Un Parlement sans démocrates ?
Le RCD a ses raisons pour boycotter les prochaines élections législatives, comme d’ailleurs le Parti des travailleurs, tous deux mettent en avant, en substance, une «absence de dialogue sérieux pour une sortie de crise».
Certainement que d’autres formations politiques leur emboîteront le pas et cela ne manquera pas de laminer le camp démocratique au sein de l’APN, du moins les formations politiques qui n’ont pas fait le choix de l’alignement systématique sur le pouvoir. Dès le 13 juin donc, au lendemain du scrutin, le Parlement pourrait être totalement acquis à l’Exécutif, une première, les précédents ayant toujours accueilli en leur sein des voix discordantes, voire opposantes, y compris sous le long règne de Bouteflika, bien qu’ils aient été numériquement dominés par le FLN et le RND ou par une coalition présidentielle. On se rappelle qu’une bonne poignée de démocrates de partis politiques ou leurs leaders s’exprimaient, que ce soit en plénière ou en commission, brisaient souvent l’unanimisme et faisaient jaillir diverses vérités et critiques sur la gouvernance du régime en place. Ce n’était pas rien, bien que ces voix là n’étaient pas de nature à modifier le cours des choses, car ceux qui l’emportaitent c’étaient toujours les forêts de mains levées en faveur des textes gouvernementaux. Aujourd’hui, le pouvoir rétorque que la fonction démocratique est susceptible d’être assurée par la société civile, mais force est de relever que ses représentants désignés ou autoproclamés qui se sont manifestés jusque-là se recrutent généralement dans les résidus de l’ancien système, c'est-à-dire les associations ou organisations de masse, de tout temps arrimées au pouvoir, transitant généralement par le parti FLN, puis le RND.

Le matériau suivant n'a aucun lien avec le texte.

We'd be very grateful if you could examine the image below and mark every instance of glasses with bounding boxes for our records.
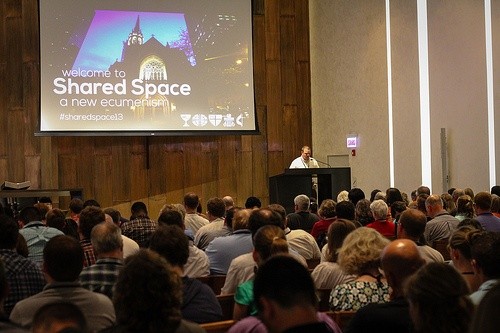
[182,201,185,205]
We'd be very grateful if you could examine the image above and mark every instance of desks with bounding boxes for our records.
[0,189,83,210]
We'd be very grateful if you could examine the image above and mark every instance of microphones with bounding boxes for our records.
[310,159,331,169]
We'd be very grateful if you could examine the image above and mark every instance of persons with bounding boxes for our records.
[289,145,320,169]
[0,186,500,333]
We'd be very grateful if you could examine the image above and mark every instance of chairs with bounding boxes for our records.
[200,274,357,333]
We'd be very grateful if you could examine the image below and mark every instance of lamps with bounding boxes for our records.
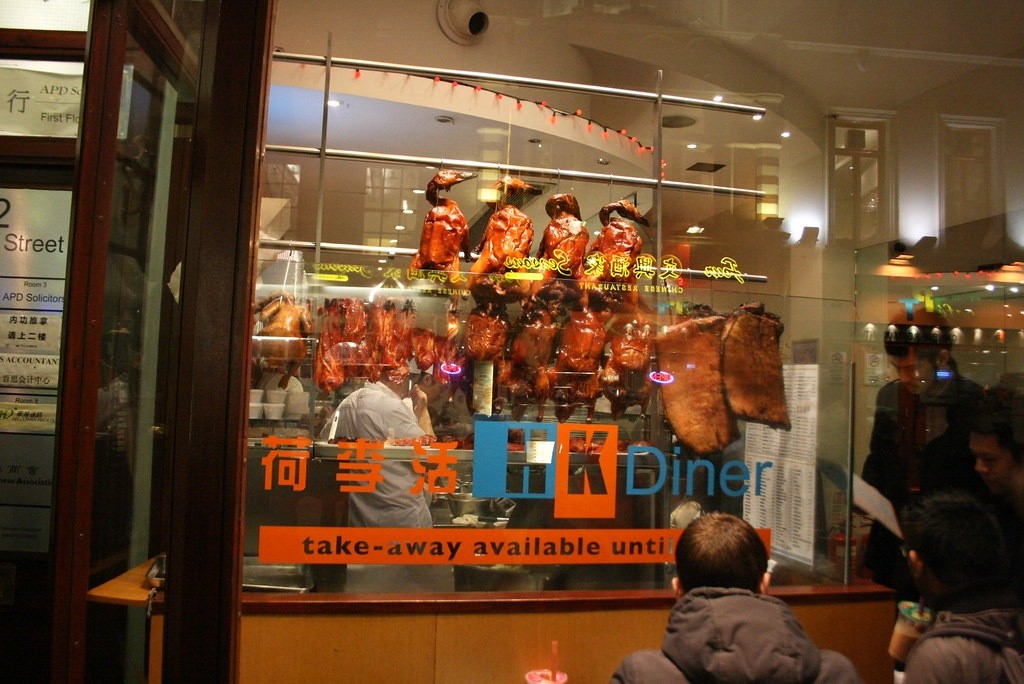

Une armée qualifiée d’opportuniste par ses détracteurs, car bon nombre d’entre eux sont en activité depuis la décennie 1970 pour devenir, avec le temps, des professionnels de l’arrivisme. Le futur Parlement risque donc de perdre même ses vocables de «façade démocratique» ou d’«alibi démocratique», ce qui poserait problème autant pour le pouvoir que pour le pays. Le premier ne pourra pas s’enorgueillir d’avoir favorisé l’émergence d’un véritable Parlement, c'est-à-dire un puissant contre-pouvoir, le second, à savoir la société algérienne, il y a risque qu’elle subisse encore le règne omnipotent de l’Exécutif qui gouvernera sans être recadré, contrôlé, voire sanctionné. Pour ces raisons-là, les dirigeants en place ne doivent pas sousestimer les décisions annoncées de boycott des législatives prochaines, comme ils doivent tempérer leur ardeur en faveur de la recherche d’une alternative à travers ce qu’ils appellent la «société civile». Fondamentalement, on n’invente rien, rien ne remplace un parti politique fort, bien encadré, proche du peuple et toujours vigilant et critique vis-à-vis des gouvernants. S’il est tourné vers la démocratie, c’est encore mieux, cela ne pourra être que bénéfique pour le pays, qu’il doit servir en priorité, pleinement et en permanence. Et rien ne remplace aussi un Parlement constitué de partis représentatifs des diverses sensibilités politiques, dont les élus ont été filtrés par des scrutins transparents, loin de l’interférence de l’Exécutif. Dans ce Parlement auront naturellement leur place les nouvelles forces politiques émergentes, précisément celles nées à la faveur du hirak, un vivier extraordinaire de révolutionnaires. Ce qui est communément appelé la crise algérienne trouvera ainsi, naturellement et durablement, sa solution au bénéfice de la société algérienne, qui ouvrira enfin une nouvelle page d’histoire. Encore faut-il que les dirigeants politiques et militaires actuels soient sur la même longueur d’onde.